January 22, 2024
Posted: November 24, 2023 7:34 am
It could be a messy trip home from the holiday weekend for those in the Midwest as a winter storm bears down on the nation’s heartland. Here is what you need to know about the forecast over the next few days.
Storm Advances from Rockies into the Midwest
The winter storm that is currently unleashing up to two feet of snow in some portions of the Rocky Mountains is going to make its way across the Plains and the Midwest this weekend, complicating travel at the tail end of the holiday. In addition, the Great Lakes is bracing for what is predicted to be the first major lake-effect snow event of the season heading into the early part of next week.
While this weather maker will do the most damage across the Rockies, it will also bring in enough moisture from the Gulf of Mexico to create a swath of accumulating snow stretching from Kansas and up into Michigan as it advances to the east.
You can expect the most snow to fall across portions of central Kansas beginning Saturday morning. An isolated zone could pick up 6 – 12 inches while the state’s metro areas of Wichita, Kansas City, and Topeka will see snowfall in the range of 1 to 3 inches.
The bulk of the snow will not fire up until after the sun sets on Saturday. This means that temperatures will be cold enough to create slippery roads.

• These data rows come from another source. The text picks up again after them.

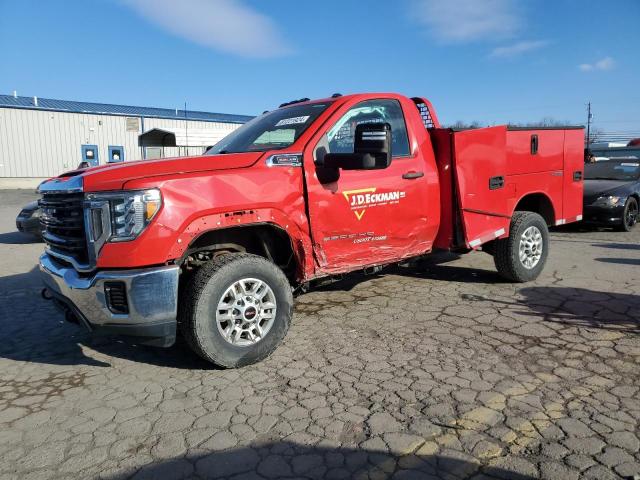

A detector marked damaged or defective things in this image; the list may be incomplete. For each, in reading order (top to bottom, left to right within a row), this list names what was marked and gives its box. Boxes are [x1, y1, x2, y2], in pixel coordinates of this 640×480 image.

cracked asphalt [0, 189, 636, 478]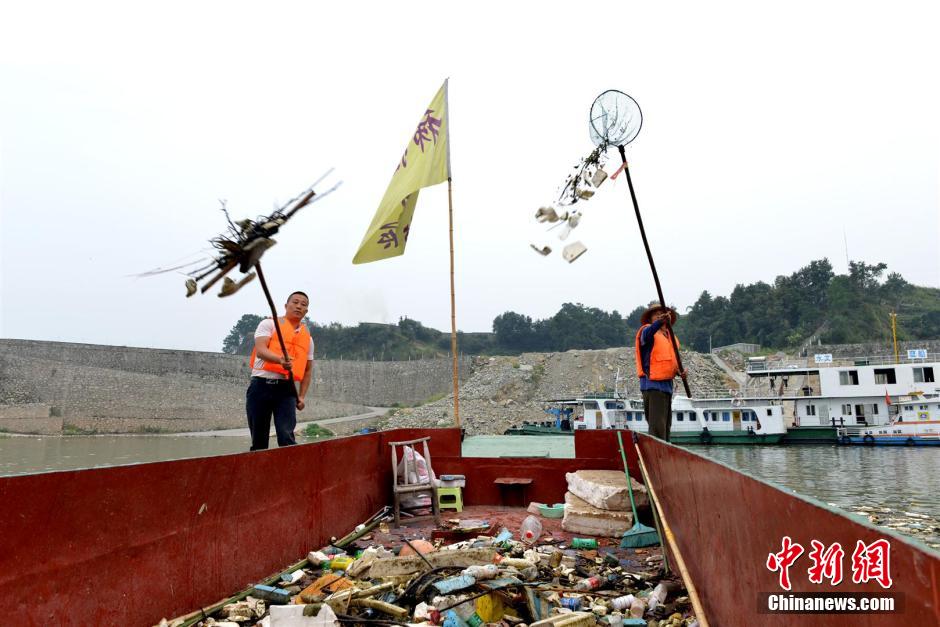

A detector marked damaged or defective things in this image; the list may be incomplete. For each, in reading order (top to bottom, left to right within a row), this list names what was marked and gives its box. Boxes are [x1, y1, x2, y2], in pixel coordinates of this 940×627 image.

rusty red hull [0, 430, 936, 624]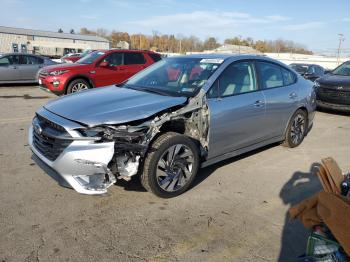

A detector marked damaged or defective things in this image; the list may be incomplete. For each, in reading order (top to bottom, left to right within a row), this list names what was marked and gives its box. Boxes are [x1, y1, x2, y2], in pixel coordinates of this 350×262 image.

broken front bumper [28, 108, 116, 194]
crumpled hood [44, 86, 189, 127]
front fender damage [76, 90, 208, 192]
crumpled hood [318, 73, 350, 90]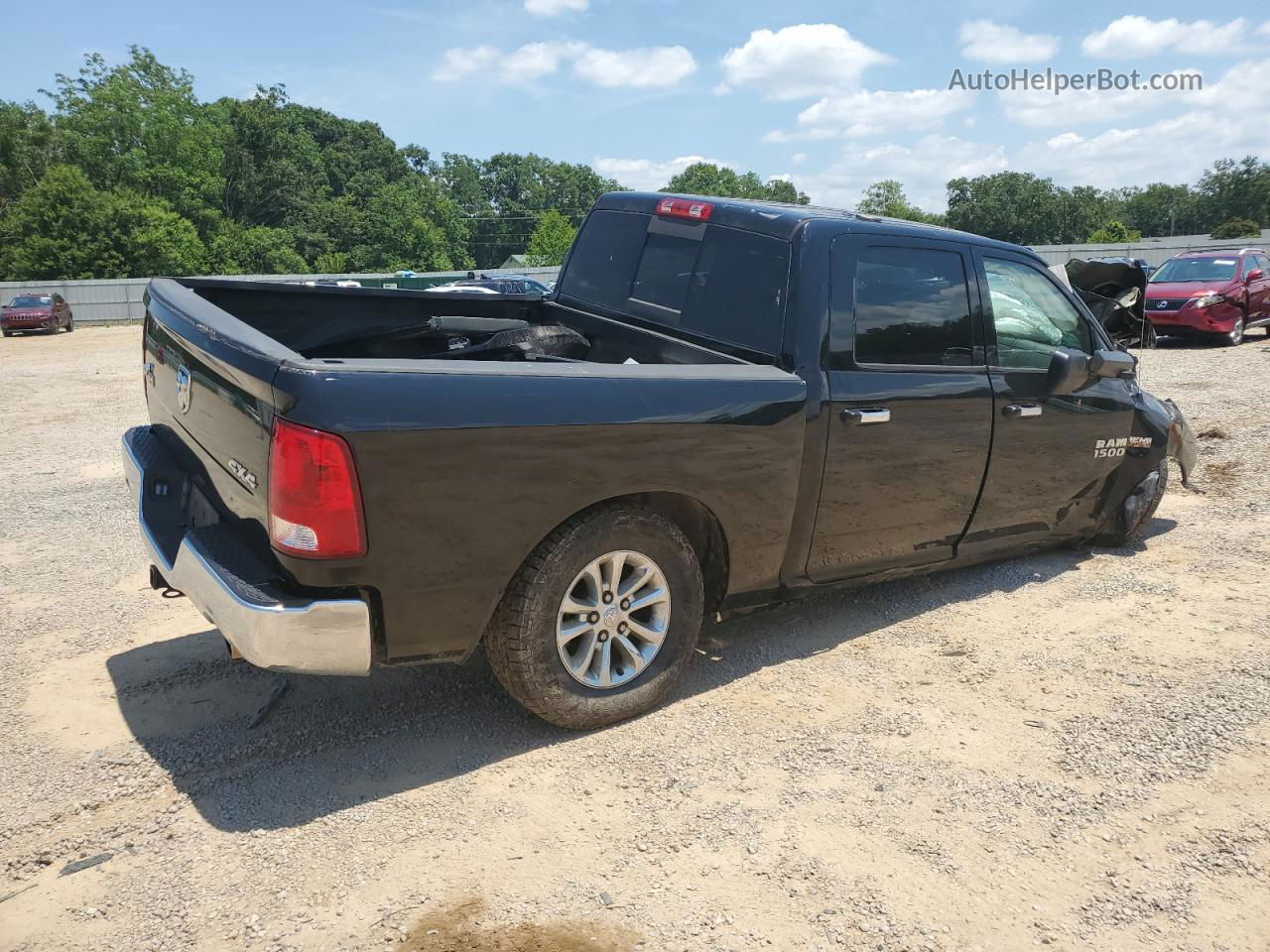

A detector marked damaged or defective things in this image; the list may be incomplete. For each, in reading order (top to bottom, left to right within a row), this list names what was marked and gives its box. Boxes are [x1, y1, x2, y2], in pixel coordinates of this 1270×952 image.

crumpled hood [1067, 259, 1158, 347]
torn bumper cover [121, 423, 370, 680]
damaged vehicle [123, 193, 1194, 731]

The mercury will fall into the upper teens in some parts of the storm’s impact zones, translating to widespread icy roads late Saturday and into Sunday.

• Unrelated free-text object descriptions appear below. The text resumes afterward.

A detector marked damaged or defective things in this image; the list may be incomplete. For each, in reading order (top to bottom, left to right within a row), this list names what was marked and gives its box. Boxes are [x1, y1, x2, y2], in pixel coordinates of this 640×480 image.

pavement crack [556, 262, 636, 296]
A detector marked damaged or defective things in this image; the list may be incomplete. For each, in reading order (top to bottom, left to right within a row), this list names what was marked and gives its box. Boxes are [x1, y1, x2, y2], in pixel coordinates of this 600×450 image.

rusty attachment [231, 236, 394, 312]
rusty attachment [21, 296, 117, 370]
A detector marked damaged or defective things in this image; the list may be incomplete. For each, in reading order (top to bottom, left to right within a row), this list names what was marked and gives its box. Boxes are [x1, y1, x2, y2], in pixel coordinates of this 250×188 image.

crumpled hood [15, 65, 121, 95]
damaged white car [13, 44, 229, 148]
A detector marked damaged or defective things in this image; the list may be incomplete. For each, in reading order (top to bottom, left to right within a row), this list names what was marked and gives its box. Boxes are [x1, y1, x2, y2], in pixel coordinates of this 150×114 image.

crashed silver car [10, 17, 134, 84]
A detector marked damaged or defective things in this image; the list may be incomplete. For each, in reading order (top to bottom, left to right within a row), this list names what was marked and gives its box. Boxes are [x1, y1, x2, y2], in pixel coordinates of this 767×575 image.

Snow Lines Moves to the East on Sunday
The system will continue to push to the east on Sunday, bringing an inch or two of accumulation to a zone from Illinois and into southern Wisconsin and the Lower Peninsula of Michigan. The northwestern corner of Ohio and northern Indiana will also likely see the flakes fly.
The good news is that the temperatures are forecast to be slightly warmer in this part of the U.S., meaning that the majority of the snow will melt when it makes contact with the roads. However, forecasters caution that some slippery spots may develop, particularly on bridges and other elevated surfaces. The snow will also create poor visibility on the roadways just in time for the busy rush home on Sunday.

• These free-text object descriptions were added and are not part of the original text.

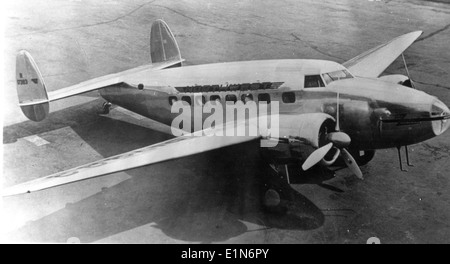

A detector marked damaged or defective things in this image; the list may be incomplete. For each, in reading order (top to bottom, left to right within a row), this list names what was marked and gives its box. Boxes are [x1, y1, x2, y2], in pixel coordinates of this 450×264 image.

crack in pavement [6, 0, 159, 37]
crack in pavement [414, 23, 450, 42]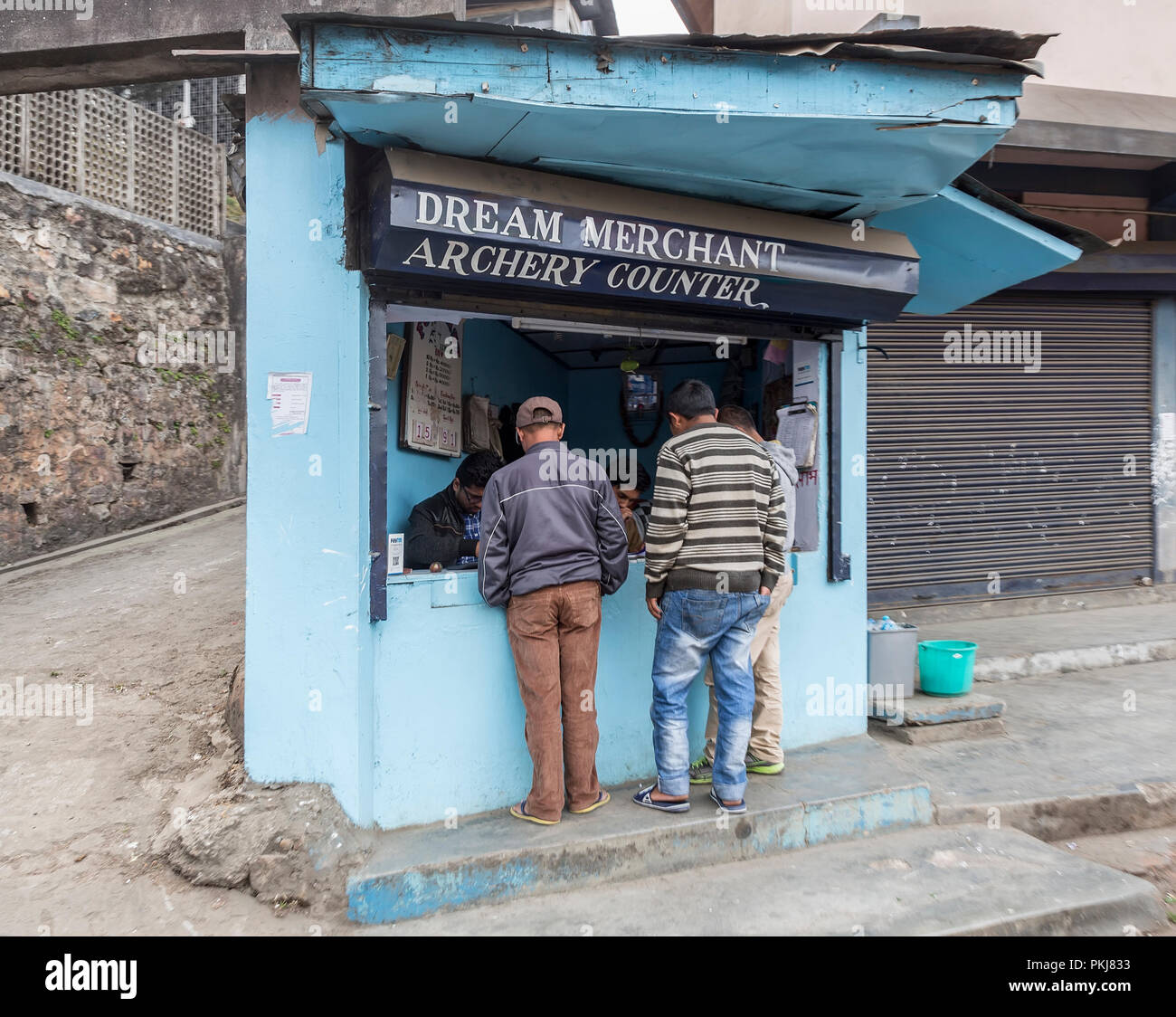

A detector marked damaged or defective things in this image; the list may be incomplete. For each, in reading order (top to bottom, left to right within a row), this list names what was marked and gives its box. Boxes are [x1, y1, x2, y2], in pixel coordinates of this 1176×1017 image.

torn metal roof edge [282, 13, 1058, 71]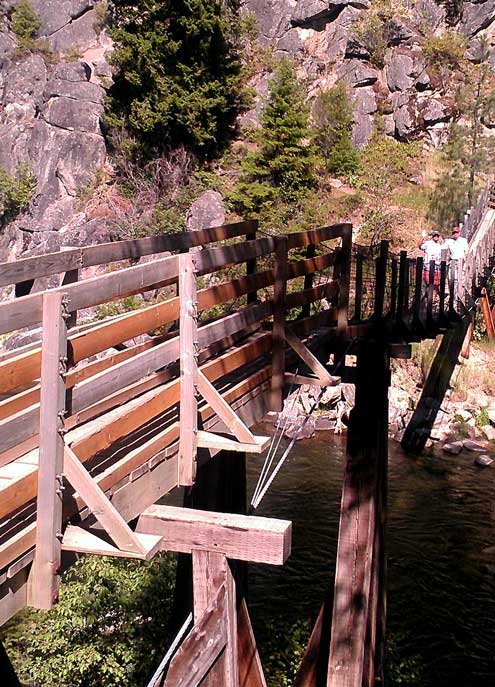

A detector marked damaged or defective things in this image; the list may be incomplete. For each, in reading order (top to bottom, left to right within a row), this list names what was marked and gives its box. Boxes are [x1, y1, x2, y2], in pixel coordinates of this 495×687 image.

damaged wooden bridge [0, 184, 495, 687]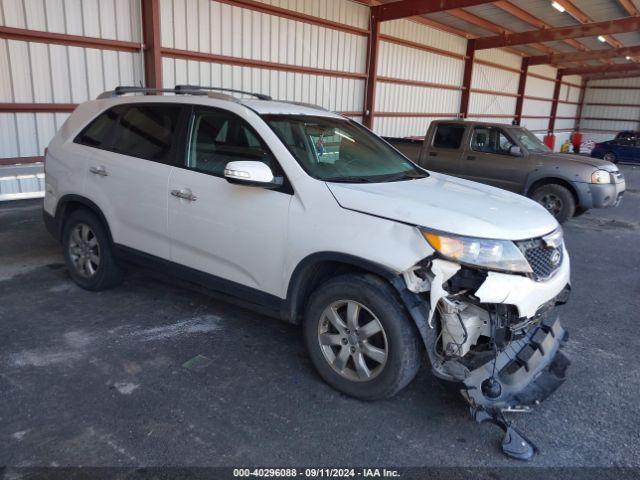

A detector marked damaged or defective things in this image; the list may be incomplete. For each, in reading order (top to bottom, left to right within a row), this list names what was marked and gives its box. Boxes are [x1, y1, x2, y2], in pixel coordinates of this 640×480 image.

damaged front end [398, 229, 572, 462]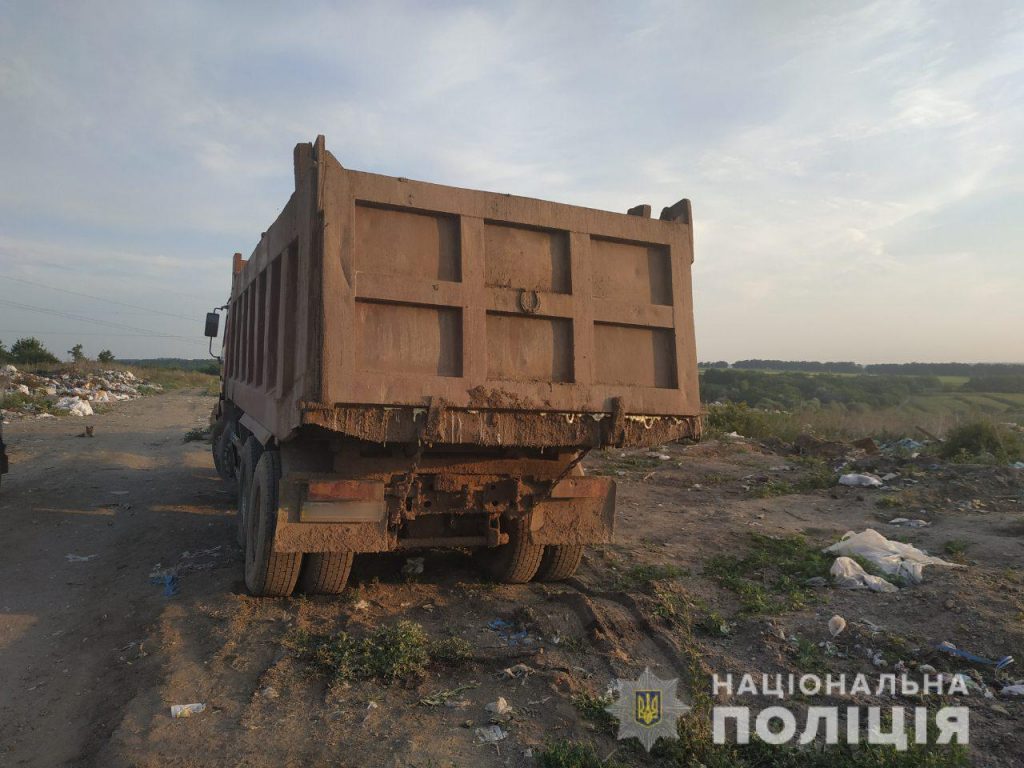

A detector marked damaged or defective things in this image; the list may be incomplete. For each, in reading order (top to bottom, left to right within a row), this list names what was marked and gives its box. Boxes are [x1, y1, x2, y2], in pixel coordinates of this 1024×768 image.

rusty dump truck bed [222, 138, 704, 450]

Air travelers may see delays due to the necessity of de-icing operations. Be sure to check your flight before heading out to the airport.
The southern Plains and the mid-Mississippi Valley is expected to see the moisture fall primarily as rain. Areas around Interstate 70 across the Ohio Valley could experience a mix of rain, wet snow, and sleet, depending on the temperatures at the time that the moisture arrives.
Falling temperatures late Sunday and into Monday could cause some of the wet spots to freeze overnight. Motorists heading out for the early Monday morning commute will want to be aware of potential travel spots.
Lake-Effect Snow in the Forecast
This winter storm is predicted to merge with another system brewing near New England and a third storm that is coming down from southern Canada to bring in much colder air across the Upper Midwest. Strong winds will accompany this blast of cold air, setting the stage for a lake-effect snow event.
Winds are predicted to hit between 35 and 45 mph around the Great Lakes region on Monday and Tuesday. Winds of this magnitude will likely produce overwash across the windward shorelines.
This cold air moving over the warmer waters of the Great Lakes is forecast to trigger the first major lake-effect weather event of the season. Locally heavy snow is on the horizon early in the week for portions of northern Wisconsin and northern Michigan, stretching into the western and northern Lower Peninsula of Michigan. Other areas that may see these lake-effect snow bands include northeastern Ohio, northwestern Indiana, northwestern Pennsylvania, and the central, western, and northern areas of New York state.
Those in the target area should prepare for up to 2 inches of snow per hour, producing whiteout conditions. Blowing and drifting snow is also a possibility in the hardest-hit areas. The lake-effect snow is expected to begin to churn up late Sunday in the Midwest before moving to the eastern portion of the Great Lakes over the next few days.